Douglas Burton-Christie
Stephanie Paulsell


Breathing, breath, wind, spirit. The Latin word spiritus evokes all these. It is our hope that Spiritus: A Journal of Christian Spirituality will evoke for you the living, breathing conversation about Christian spirituality that is alive among scholars and writers today. With this first issue, we invite you to enter into that conversation.

Spiritus is the official journal of the Society for the Study of Christian Spirituality (SSCS). Since its inception in 1992, the SSCS has been a gathering place for scholars, writers and practitioners interested in studying Christian spiritual traditions and reflecting on the emerging scholarly field of Christian spirituality. During this time the SSCS produced a small journal, the Christian Spirituality Bulletin, which published important essays on the methodologies of and resources for this new field of study as well as substantial reviews of the most interesting new books in the field. Spiritus will continue these traditions while also, we hope, expanding and deepening the conversation already underway.

What does it mean to say that this is a journal of spirituality? This should be the easiest question to answer. It isn't. In spite of the increasing prominence of the term spirituality within contemporary popular and scholarly discourse, its precise meaning remains maddeningly elusive. Part of this elusiveness no doubt has to do with the relative newness of the term. Although its roots are ancient, it has only recently begun to be used to describe religious experience and the discipline that reflects upon that experience. In popular usage, spirituality seems to mean something roughly equivalent to "the inner life," or the "transcendent dimension" or "depth dimension" of human experience, which may or may not involve an explicitly formulated understanding of the divine. To "have" a spirituality in this sense is to be aware of this dimension, and to give it expression in one's life.

There is much in the contemporary use of the term to suggest that spirituality is largely if not exclusively a personal, individual, interior matter. We believe, however, that studying spirituality from the perspective of a particular religious tradition reveals how inadequate such an understanding of spirituality is. Certainly it is impossible to study Christian spiritual traditions and not be struck by how Christian spirituality has informed and been informed by critical political discourse, [End Page viii] scientific discovery, and postmodern thought. It is impossible to study the full range of Christian spiritual traditions without discovering the countless ways the spiritualities of individuals and communities have affected the world around them for good or ill, and how the world around them has shaped their spiritualities. The best scholarship in the field is undergirded by a lively interplay with the wider arena of concerns to which the study of spirituality is attentive: concerns for justice, for stewardship of the earth, for human flourishing.

To locate our primary focus in the critical exploration and interpretation of specifically Christian spiritual traditions is not, we hope, to suggest a narrow or exclusive focus for the journal.

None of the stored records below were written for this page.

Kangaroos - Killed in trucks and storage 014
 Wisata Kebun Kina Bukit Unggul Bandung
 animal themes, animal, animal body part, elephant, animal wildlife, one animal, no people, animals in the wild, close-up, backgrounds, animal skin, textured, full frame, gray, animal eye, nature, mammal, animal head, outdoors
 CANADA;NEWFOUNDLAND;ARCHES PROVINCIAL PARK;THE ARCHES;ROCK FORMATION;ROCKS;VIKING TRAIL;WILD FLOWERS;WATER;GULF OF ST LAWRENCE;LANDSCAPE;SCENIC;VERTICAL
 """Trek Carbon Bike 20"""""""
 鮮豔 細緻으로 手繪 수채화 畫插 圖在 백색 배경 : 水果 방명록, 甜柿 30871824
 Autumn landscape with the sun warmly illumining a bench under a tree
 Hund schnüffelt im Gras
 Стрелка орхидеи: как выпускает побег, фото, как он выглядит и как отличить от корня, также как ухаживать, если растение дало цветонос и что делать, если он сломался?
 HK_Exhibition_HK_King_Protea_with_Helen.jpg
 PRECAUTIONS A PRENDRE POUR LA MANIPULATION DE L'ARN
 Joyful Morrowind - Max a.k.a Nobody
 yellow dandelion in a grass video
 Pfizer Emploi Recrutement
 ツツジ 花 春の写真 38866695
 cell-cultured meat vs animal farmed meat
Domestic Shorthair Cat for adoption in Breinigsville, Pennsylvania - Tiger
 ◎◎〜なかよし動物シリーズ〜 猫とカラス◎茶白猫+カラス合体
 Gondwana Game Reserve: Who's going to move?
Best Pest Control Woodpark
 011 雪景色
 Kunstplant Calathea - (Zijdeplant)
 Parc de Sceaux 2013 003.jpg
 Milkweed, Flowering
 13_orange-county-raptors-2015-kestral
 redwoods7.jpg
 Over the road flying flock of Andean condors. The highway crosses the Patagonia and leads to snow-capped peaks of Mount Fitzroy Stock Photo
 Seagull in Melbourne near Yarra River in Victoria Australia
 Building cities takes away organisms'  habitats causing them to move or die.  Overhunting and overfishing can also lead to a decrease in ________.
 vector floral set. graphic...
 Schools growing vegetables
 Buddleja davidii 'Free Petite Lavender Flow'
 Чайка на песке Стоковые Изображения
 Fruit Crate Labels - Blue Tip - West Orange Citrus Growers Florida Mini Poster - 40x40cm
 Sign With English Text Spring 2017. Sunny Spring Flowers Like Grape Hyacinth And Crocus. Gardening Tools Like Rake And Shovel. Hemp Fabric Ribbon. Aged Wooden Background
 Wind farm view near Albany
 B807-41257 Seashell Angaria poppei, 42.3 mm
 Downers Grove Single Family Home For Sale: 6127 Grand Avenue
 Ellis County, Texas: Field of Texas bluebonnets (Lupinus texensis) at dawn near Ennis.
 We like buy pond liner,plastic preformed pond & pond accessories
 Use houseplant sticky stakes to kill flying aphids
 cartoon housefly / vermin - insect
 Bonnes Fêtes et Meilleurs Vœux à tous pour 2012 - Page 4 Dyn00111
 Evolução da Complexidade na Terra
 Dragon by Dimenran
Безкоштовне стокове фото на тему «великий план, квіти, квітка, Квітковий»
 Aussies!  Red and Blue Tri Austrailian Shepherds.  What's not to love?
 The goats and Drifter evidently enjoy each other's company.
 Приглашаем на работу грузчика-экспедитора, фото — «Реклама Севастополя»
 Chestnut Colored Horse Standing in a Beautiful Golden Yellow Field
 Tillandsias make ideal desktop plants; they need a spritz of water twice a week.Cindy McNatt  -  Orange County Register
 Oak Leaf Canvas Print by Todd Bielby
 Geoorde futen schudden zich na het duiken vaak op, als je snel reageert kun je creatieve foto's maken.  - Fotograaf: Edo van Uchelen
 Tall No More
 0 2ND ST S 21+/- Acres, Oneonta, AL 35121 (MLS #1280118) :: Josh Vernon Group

To the contrary: it is our hope that the reflections on Christian spirituality presented in these pages will be situated within the wider conversation about spirituality unfolding within the great religious traditions of the world and within human culture generally. Still, we want to provide a place where the distinctive character of Christian spiritual traditions can be examined, scrutinized, and critiqued, where scholars and writers can meet and engage one another regarding the most pressing questions the study of Christian spirituality can raise.

The ecumenical character of the journal is no less important than its location within the Christian tradition. The Society for the Study of Christian Spirituality came into being as a fundamentally ecumenical venture because of a conviction that ecumenical conversation that both recognizes difference and is willing to listen to the voice of others is crucial to the larger task of interpreting Christian spirituality. It is our hope that Spiritus will...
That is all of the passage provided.